The tax profession is on the cusp of a major transformation. Yet, a majority of C-suite executives seem to be missing opportunities to drive real value by not leveraging tax data or harnessing technology to its full potential.
This is especially evident on the heels of significant tax and climate reform brought on by the new Inflation Reduction Act (IRA), and the ongoing negotiations at the Organization for Economic Cooperation and Development (OECD) to overhaul global tax policy. These evolving changes present the perfect opportunity for companies to use their data to model and scenario plan, forecast tax rates, evaluate whether they qualify for climate credits, and prepare for potential tax audits. The failure to utilize tax data in these ways will significantly limit an organization’s ability to add value and, worse, put the organization at risk of being left behind.
Data: the next tax frontier
This week KPMG released the findings from its annual report, “Tax Reimagined: Perspectives from the C-suite,” which surveyed 300 C-suite executives at companies with more than $1 billion in revenue. The survey explores the changing tax profession and uncovers the ingredients necessary to successfully compete in the 21st century, such as the ability to organize, analyze and synthesize data.
In our 2021 edition of the Tax Reimagined survey of C-suite executives, 73% of respondents admitted their organizations did not know how to use tax data in a forward-looking way. One year later, there hasn’t been consistent or sufficient progress. In 2022, while the majority of our respondents claimed to leverage tax data often to navigate critical business activities, we found that few leaders were actually doing so. For example, 52% of the respondents said they’re not using their data to scenario-plan around tax policy changes; 64% are not leveraging tax data to align with ESG strategy; and 64% are not leveraging tax data to identify tax credits. These are some examples of areas where many tax departments could lean into their tax data to bring greater value to their organizations and boost their bottom lines.
Who runs the data engine?
So why aren’t companies doing more to mine the diamonds found in tax data? A company’s data is both vast and complex, and they need tax talent with the right skills and tools in order to use that data in a meaningful way. Typically, corporate tax departments are very lean, and the return on investment (ROI) for putting additional dollars behind emerging tax technologies isn’t worth the return. This is why leaders should consider a managed services approach, working with companies who specialize in data management strategies, technology and tax.
Another solution to the problem is for leaders to identify the skills gaps that exist in-house and invest in upskilling their talent. Leaders should ask themselves whether they’re hiring and training individuals who can push the profession to modernize. Our survey found many leaders expressing difficulty in recruitment and retention, and 53% stating the recruitment of new talent with the right skill set as the primary challenge. Additionally, 70% of respondents said cloud, D&A, analytics and visualization tools are the most relevant for their tax talent to know and use. That said, we continue to see leaders preferring to hire tax experts who can learn technology rather than technologists who could learn tax.

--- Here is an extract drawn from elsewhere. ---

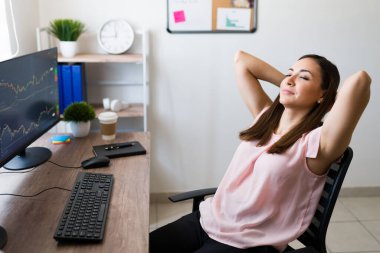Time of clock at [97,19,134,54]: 11:44
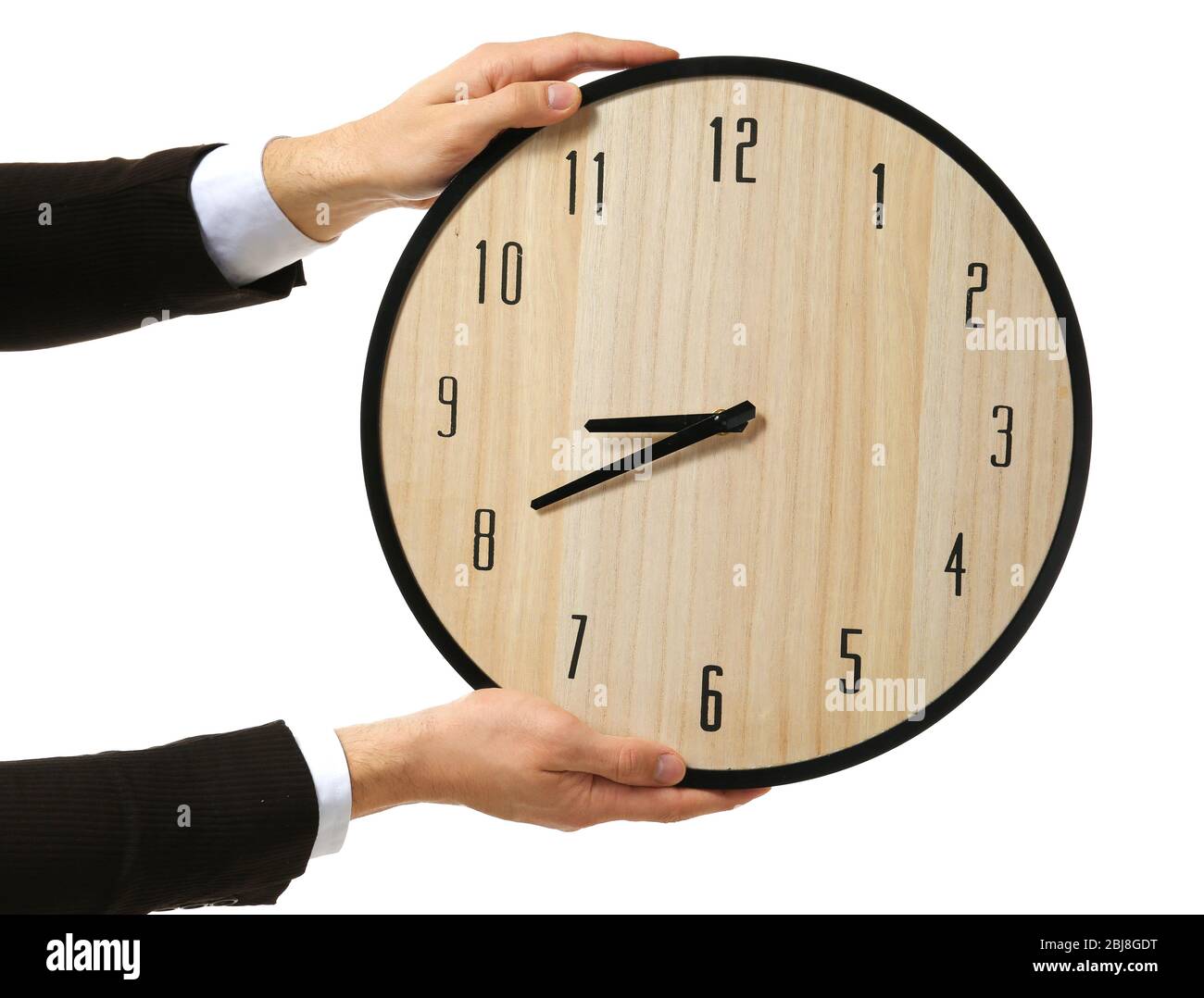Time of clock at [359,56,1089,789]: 8:40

The C-suite’s competitive edge
As tax departments and their organizations face increasing complexity and fast-evolving challenges, they must understand that tax data is both powerful and predictive. And, if harnessed correctly, that data can help leaders see around the corner and make a positive impact on the direction of the entire organization. I’m confident that the tax departments able to capitalize on the hidden gems found within their tax data will be the ones that win the race in the market.